For example, the Detroit Jewish community was centered around 12th Street before WW2, and then vacated to Dexter Davison area by the 1940's, as the black community grew. They were out of Dexter Davison by the late 1950's, again replaced by the black community. The community was then in NW Detroit, around the Bagley neighborhood, until about 1970. The community was then centered in suburban Oak Park/Southfield, until about 1990. Now in West Bloomfield. In every move, the black community follows a few years later. West Bloomfield will probably be plurality black within a few years; the schools are already there.
Of course the push-pull factors are complex. It wasn't like Jews were fleeing in terror or something; they were replaced by upper middle class blacks in all these phases, and many of the legacy Jewish neighborhoods are among the more desirable in Detroit proper. But the suburban trends of the last 40 years aren't that different than the earlier city-proper trends; just a bit more gradual.

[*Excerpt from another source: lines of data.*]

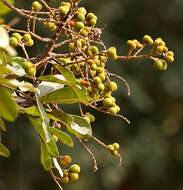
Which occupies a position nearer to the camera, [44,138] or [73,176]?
[44,138]

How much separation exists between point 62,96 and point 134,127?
425 cm

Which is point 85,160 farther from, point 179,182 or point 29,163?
point 179,182

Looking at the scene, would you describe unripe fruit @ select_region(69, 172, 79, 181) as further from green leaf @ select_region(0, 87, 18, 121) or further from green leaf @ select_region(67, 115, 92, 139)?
green leaf @ select_region(0, 87, 18, 121)

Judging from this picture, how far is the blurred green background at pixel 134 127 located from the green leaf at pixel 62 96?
341 cm

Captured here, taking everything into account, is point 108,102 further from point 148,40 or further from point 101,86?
point 148,40

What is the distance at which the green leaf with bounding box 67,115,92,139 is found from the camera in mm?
752

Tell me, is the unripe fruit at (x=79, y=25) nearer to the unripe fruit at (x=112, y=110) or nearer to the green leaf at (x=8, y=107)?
the unripe fruit at (x=112, y=110)

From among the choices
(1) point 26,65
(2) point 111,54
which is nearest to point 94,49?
(2) point 111,54

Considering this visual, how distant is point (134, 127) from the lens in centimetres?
498

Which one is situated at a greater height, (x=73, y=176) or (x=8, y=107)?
(x=8, y=107)

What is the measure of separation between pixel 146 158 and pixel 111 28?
1560 mm

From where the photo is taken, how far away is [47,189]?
189 inches

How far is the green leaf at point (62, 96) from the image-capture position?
78cm

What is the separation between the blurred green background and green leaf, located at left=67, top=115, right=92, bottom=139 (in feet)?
11.2
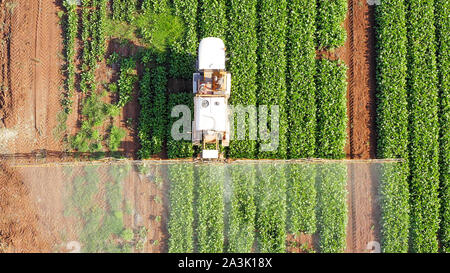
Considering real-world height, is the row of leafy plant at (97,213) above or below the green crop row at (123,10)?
below

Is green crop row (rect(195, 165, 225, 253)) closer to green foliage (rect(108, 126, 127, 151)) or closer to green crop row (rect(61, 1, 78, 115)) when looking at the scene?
green foliage (rect(108, 126, 127, 151))

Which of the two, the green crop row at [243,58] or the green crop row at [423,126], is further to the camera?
the green crop row at [243,58]

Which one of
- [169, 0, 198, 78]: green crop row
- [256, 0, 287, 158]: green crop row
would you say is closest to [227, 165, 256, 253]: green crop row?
[256, 0, 287, 158]: green crop row

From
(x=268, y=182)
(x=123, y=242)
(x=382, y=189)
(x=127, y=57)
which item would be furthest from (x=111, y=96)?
(x=382, y=189)

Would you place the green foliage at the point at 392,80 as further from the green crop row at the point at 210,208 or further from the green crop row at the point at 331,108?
the green crop row at the point at 210,208

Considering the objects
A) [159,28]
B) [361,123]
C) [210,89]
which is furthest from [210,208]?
[159,28]

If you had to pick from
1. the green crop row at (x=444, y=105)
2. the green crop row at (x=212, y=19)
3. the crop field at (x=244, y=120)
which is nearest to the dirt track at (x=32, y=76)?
the crop field at (x=244, y=120)

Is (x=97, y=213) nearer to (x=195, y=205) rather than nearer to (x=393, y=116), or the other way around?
(x=195, y=205)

And I do think there was a degree of racial anxiety. The Jewish community is extremely education-oriented, and the best high schools in Detroit follow the community's migration path. It was Northern High in the 1940's, Central High in the 1950's, Mumford High in the 1960's, and then suburban high schools. Each was tied to a particular era of outstanding Jewish scholarship, followed by a period of anxiety following middle class black growth, and then mass flight.